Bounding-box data

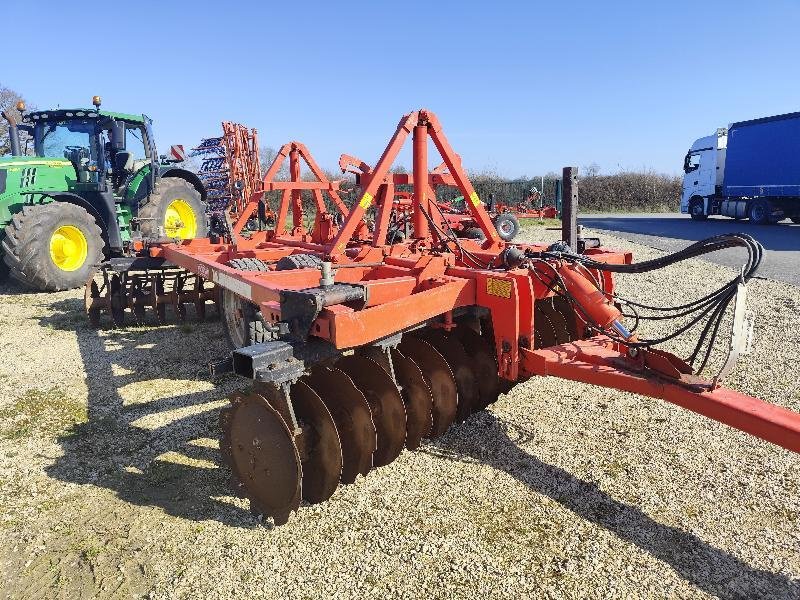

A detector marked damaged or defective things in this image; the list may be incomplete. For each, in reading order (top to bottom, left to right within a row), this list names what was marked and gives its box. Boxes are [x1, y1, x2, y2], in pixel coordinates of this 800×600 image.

rusty disc blade [220, 390, 302, 524]
rusty disc blade [294, 380, 344, 502]
rusty disc blade [304, 366, 376, 488]
rusty disc blade [334, 356, 406, 468]
rusty disc blade [390, 346, 434, 450]
rusty disc blade [398, 336, 456, 438]
rusty disc blade [422, 328, 478, 422]
rusty disc blade [454, 326, 496, 410]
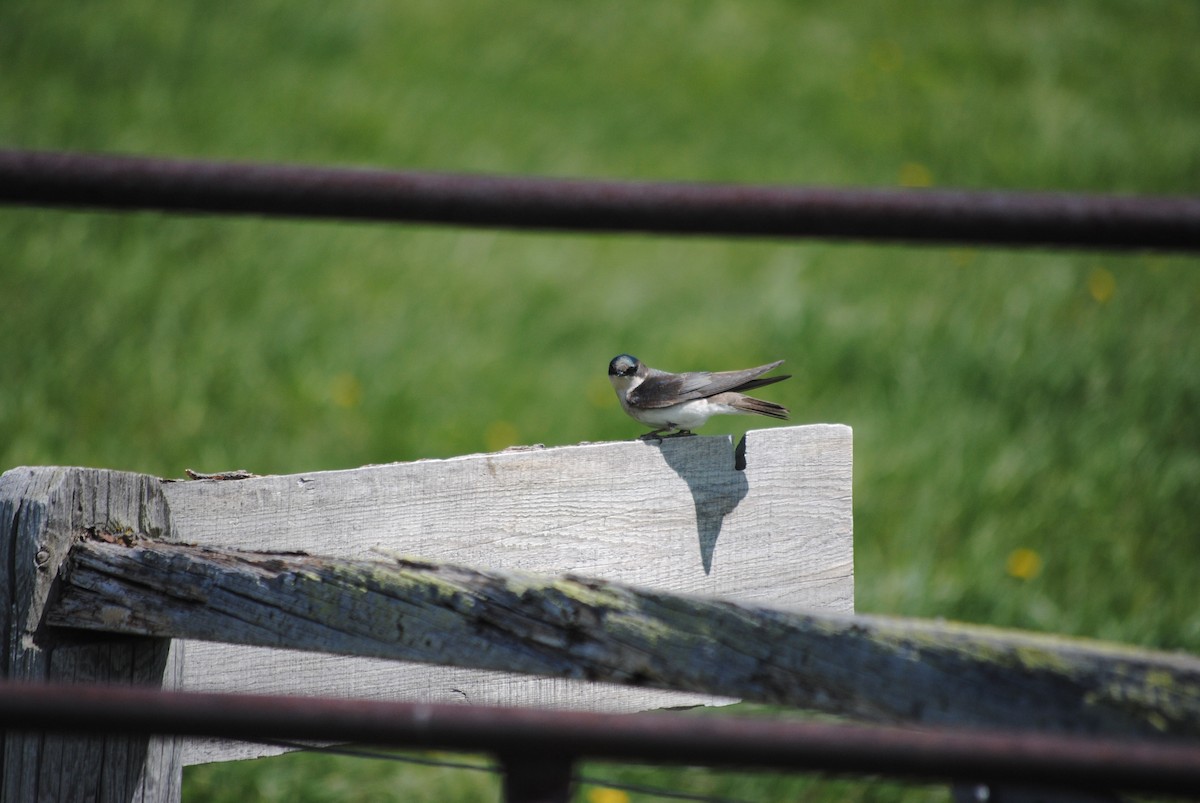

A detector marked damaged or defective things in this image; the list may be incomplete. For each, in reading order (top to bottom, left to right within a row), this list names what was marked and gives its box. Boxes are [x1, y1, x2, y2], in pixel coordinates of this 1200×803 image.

• What the task asks
Return all of the data above word for word, leaving out the pictures.

• Written reply
A detector marked damaged or defective things in this image; the list may be incomplete. For each, in reading order (top to bottom, left to right within a row), this list names what was marked and gives its box. Boxes are [x1, y1, x2, y2], in pixel coordinates of this 800×600 image.

rusty disc blade [220, 390, 302, 524]
rusty disc blade [294, 380, 344, 502]
rusty disc blade [304, 366, 376, 488]
rusty disc blade [334, 356, 406, 468]
rusty disc blade [390, 346, 434, 450]
rusty disc blade [398, 336, 456, 438]
rusty disc blade [422, 328, 478, 422]
rusty disc blade [454, 326, 496, 410]

A detector marked damaged or defective things in this image; the list may be incomplete. For each, in reading order (top to bottom, left to right within a row), this list names what was marked and gives its box. Boxes are [x1, y1, x2, y2], in pixel coordinates of this 1200×803 image.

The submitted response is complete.